Yeşilyurt Kent Konseyi Medeniyet ve Sanat Araştırmaları Merkezi ile İnönü Üniversitesi Bilgi ve Erdem Topluluğu’nun müşterek organize ettiği konferans İlahiyat Fakültesi salonunda gerçekleştirildi. “Hakikat ve Gerçeklik” başlıklı konuşmasını yapan Araştırmacı-Yazar Abdurrahman Arslan, insanoğlunun hakikat ve gerçeklik arayışının tarih boyunca sürdüğünü hatırlatarak, “Neye hakikat diyoruz, gerçeklik derken neyi anlıyoruz?” sorusuna cevap aradı.
Bu sorunun çağdaş denilen kişilerle aşılmasının mümkün olmadığını ileri süren Arslan, şunları söyledi:
Arslan: “Bilim, mutlak doğruluk telakkisini kaybetmiştir”

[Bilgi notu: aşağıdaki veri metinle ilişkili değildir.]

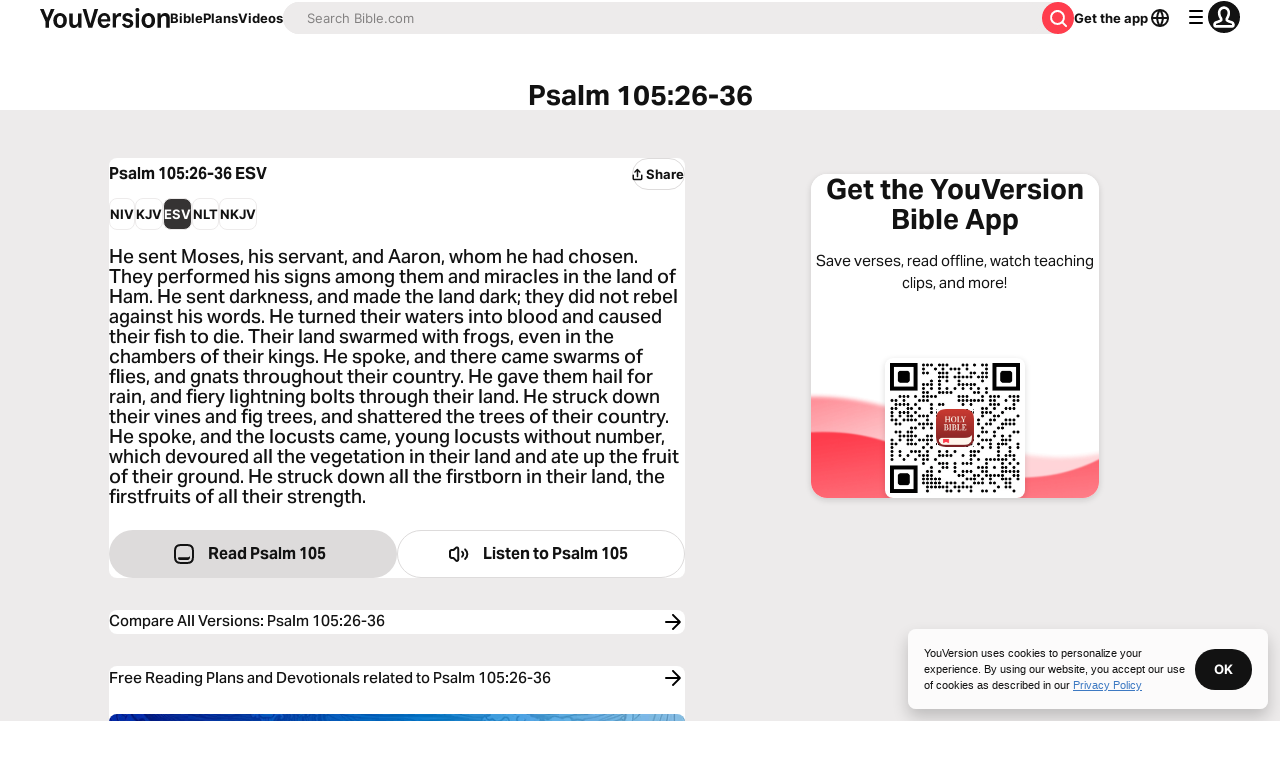

--- FILE ---
content_type: text/javascript; charset=utf-8
request_url: https://app.link/_r?sdk=web2.86.5&branch_key=key_live_jpmoQCKshT4dmEI1OZyuGmlmjffQNTlA&callback=branch_callback__0
body_size: 70
content:
/**/ typeof branch_callback__0 === 'function' && branch_callback__0("1541728923615817083");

“İslam’ı artık başka hakikat telakkisine göre kurulmuş sosyal gerçekliklere göre tefsir etmekten vazgeçelim. Bu gerçekliklere göre yapılan tefsirler genel olarak bizi bir adım daha İslam’dan uzaklaştırır. Tefsir yapan zihni bu gerçeklik kendi ideal ve önceliklerine göre şekillendirmektedir. İslam bu süreçlerde asla kurucu olamıyor. Yapılan tefsir İslam’ı bu gerçekliğe yamamaktadır. Uyarlamaktadır. Yâda bu gerçekliği tefsirle meşrulaştırmaktadır. Bu bizim yaklaşık bir asır içinde oluşturduğumuz bakış biçiminin zihniyet halidir. Bu sağlıklı bir bakış biçimi değildir. Bence tahlil edilmesi gerekmektedir. Birinci asrın post modern dünyasında tahlil etmemiz gerekiyor.”
Her inanç, ideoloji veya dünya görüşünün bir hakikat anlayışına sahip olduğunu belirten Arslan, “İslam’ın dediği hakikat bir yaratma üzerinden açıklanır. Hakikat ölüm yâda ahiret karşısında aradığımız bir cevap değildir. Daha ziyade veya varoluşumuz gerçeklik ile alakalıdır. Zira dünyayı sadece bir hakikatin aracılığıyla anlamlandırırız. Düşünce ve insani amelin başlangıç noktasında yer alması sebebiyle insan daima bir hakikat arayışı içinde olan veya inancı taşıyan bir varlıktır. Bu arayış esasında niçin yaşadığımıza da verilen bir cevaptır. Hakikat telakkisi bulunmasına imkân verdiğimiz doğrudur. Onun kılavuzluğunda doğruyu yanlıştan haklıyı haksızdan iyiyi kötüden ayırır ve tayin ederiz. Onu temel alarak karar verir mukayese yapar düşünce ve amellerimizi niyetimizi temel yaparız. Çok farkında olmasak bile ondan hareketle düşünür ve tasarlarız.” şeklinde konuştu. Arslan daha sonra şöyle devam etti:
Arslan: “Hakikatin kaynağı vahiydir”
“Müslümanlar için elbette ki hakikatin kaynağı vahye dayanır. Ve onlar için bu tartışılmayan bir şeydir. Bu da Müslümanların modernlikle uyuşmalarını imkânsız kılan en baştaki sebeplerdendir. İslam hakikatinin kökeni vahye dayanırken modernliğin hakikati köken olarak tabiata dayalıdır. Hakikat sadece doğrunun değil anlamında kaynağıdır. Onun aracılığıyla harici dünyayı anlamlandırır. İnsan düşünebilmek yâda amelde eylemde bulunabilmek için daima bir başlangıç noktasına ihtiyaç duyar. Bu başlangıç noktası daima bir hakikatten neşet etmiş bir bilgidir. Esasında hakikat telakkisi dediğimiz şeye inanç dememiz gerekir. Zira hakikat inançtır. Her hakikat kendisini taşıyanı içine çeker. Bu değer verme ya da değersizleştirme sürecidir. Ve sorunu kendi terimleri mantığı içinde değerlendirir.”
Konferans sonunda Arslan, soru cevap bölümünde dinleyicilerden gelen soruları da cevapladı. Konferans, Yeşilyurt Kent Konseyi Genel Sekreteri Ahmet Berber’in, konuşmacı misafir Abdurrahman Arslan’a kayısı hediye etmesiyle sona erdi.